The algebra of truncated polynomials¶

Here we introduce, formally, a basic algebraic structure over the set of truncated polynomials and we show how such a structure allows to compute the partial derivatives of multivariate functions up to arbitrary order.

Formal definition¶

Consider the set $\mathcal P_{n,m}$ of all polynomials of order $\le m$ in $n$ variables and having coefficients in $\mathbf K$. We indicate with the symbols $T_f, T_g, T_h$, etc. the generic members of such a set. Such a set is an algebra over the field $\mathbf K$ if we introduce the truncated multiplication as the standard polynomial multiplication truncated at order $m$. When needed, we will indicate such a multiplication with the symbol $T_f \cdot T_g$.
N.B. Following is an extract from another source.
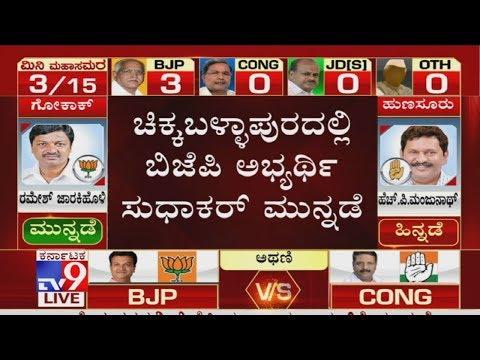 Karnataka Bypoll Results 2019: BJP Sudhakar Leads In Postal Ballot Counting In Chikkaballapur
This algebra is commonly referred to as the algebra of truncated polynomials. A first important property of this algebra is that, under the multiplication, all polynomials having a zero constant coefficient are nil-potent of order $m+1$, as easily verified. We will indicate the generic truncated polynomial $\in \mathcal P_{n,m}$ as $T_f$ and often we will consider its constant part separated from the rest, writing $T_f = f_0 + \hat f$. It is worth noting at this point how such an algebra is unitary and associative. The first property, in particular, deserves a few more words as it is a property that the algebra of (non-truncated) polynomials does not possess. Formally $\forall T_f \in \mathcal P_{n,m}, \: \exists !\: T_g\in \mathcal P_{n,m} \Rightarrow T_g\cdot T_f = 1$. In practice:

(1)¶\[T_g = \frac 1{T_f} = \frac 1{f_0} \left(1 +\sum_{k=1}^m (-1)^k (\hat f / f_0)^k\right)\]

as its easily verified by performing the truncated multiplication $T_g \cdot T_f$ and accounting for the nilpotency of $\hat f$.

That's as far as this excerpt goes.